- Your instructions
Render the data below as a JSON list of strings, one string per line, with any blank lines omitted.

───── Extracted records

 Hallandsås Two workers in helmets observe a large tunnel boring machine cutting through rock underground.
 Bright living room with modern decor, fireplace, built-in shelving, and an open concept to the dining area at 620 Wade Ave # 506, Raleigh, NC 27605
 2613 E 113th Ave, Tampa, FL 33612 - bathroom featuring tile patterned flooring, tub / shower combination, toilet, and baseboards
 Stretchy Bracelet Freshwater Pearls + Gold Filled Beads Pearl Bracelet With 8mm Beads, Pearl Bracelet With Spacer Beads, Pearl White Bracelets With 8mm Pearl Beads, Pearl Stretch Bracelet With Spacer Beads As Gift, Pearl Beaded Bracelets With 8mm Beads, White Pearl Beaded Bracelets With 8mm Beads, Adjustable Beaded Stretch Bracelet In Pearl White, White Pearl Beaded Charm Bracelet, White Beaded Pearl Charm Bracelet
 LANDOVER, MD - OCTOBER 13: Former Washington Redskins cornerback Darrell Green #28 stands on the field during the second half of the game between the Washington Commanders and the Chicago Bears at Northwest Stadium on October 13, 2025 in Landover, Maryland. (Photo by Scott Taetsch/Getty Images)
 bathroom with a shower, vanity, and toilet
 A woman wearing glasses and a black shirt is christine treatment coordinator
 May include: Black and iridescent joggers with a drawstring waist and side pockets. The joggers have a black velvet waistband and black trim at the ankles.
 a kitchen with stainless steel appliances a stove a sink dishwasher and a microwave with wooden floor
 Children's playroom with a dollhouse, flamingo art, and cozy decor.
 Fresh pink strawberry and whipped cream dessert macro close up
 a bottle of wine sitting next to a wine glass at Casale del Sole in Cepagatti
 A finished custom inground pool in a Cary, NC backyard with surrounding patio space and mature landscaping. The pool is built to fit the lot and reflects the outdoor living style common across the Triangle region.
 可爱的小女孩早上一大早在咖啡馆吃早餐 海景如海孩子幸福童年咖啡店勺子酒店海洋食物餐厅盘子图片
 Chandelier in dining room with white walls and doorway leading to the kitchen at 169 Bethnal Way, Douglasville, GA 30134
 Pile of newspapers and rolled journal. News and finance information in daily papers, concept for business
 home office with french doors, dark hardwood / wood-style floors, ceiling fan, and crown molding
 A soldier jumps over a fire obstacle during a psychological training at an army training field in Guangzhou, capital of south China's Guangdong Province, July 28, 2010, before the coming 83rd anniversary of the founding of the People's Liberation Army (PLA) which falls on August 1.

──────────

- Solution to this problem
[
  " Hallandsås Two workers in helmets observe a large tunnel boring machine cutting through rock underground.",
  " Bright living room with modern decor, fireplace, built-in shelving, and an open concept to the dining area at 620 Wade Ave # 506, Raleigh, NC 27605",
  " 2613 E 113th Ave, Tampa, FL 33612 - bathroom featuring tile patterned flooring, tub / shower combination, toilet, and baseboards",
  " Stretchy Bracelet Freshwater Pearls + Gold Filled Beads Pearl Bracelet With 8mm Beads, Pearl Bracelet With Spacer Beads, Pearl White Bracelets With 8mm Pearl Beads, Pearl Stretch Bracelet With Spacer Beads As Gift, Pearl Beaded Bracelets With 8mm Beads, White Pearl Beaded Bracelets With 8mm Beads, Adjustable Beaded Stretch Bracelet In Pearl White, White Pearl Beaded Charm Bracelet, White Beaded Pearl Charm Bracelet",
  " LANDOVER, MD - OCTOBER 13: Former Washington Redskins cornerback Darrell Green #28 stands on the field during the second half of the game between the Washington Commanders and the Chicago Bears at Northwest Stadium on October 13, 2025 in Landover, Maryland. (Photo by Scott Taetsch/Getty Images)",
  " bathroom with a shower, vanity, and toilet",
  " A woman wearing glasses and a black shirt is christine treatment coordinator",
  " May include: Black and iridescent joggers with a drawstring waist and side pockets. The joggers have a black velvet waistband and black trim at the ankles.",
  " a kitchen with stainless steel appliances a stove a sink dishwasher and a microwave with wooden floor",
  " Children's playroom with a dollhouse, flamingo art, and cozy decor.",
  " Fresh pink strawberry and whipped cream dessert macro close up",
  " a bottle of wine sitting next to a wine glass at Casale del Sole in Cepagatti",
  " A finished custom inground pool in a Cary, NC backyard with surrounding patio space and mature landscaping. The pool is built to fit the lot and reflects the outdoor living style common across the Triangle region.",
  " 可爱的小女孩早上一大早在咖啡馆吃早餐 海景如海孩子幸福童年咖啡店勺子酒店海洋食物餐厅盘子图片",
  " Chandelier in dining room with white walls and doorway leading to the kitchen at 169 Bethnal Way, Douglasville, GA 30134",
  " Pile of newspapers and rolled journal. News and finance information in daily papers, concept for business",
  " home office with french doors, dark hardwood / wood-style floors, ceiling fan, and crown molding",
  " A soldier jumps over a fire obstacle during a psychological training at an army training field in Guangzhou, capital of south China's Guangdong Province, July 28, 2010, before the coming 83rd anniversary of the founding of the People's Liberation Army (PLA) which falls on August 1."
]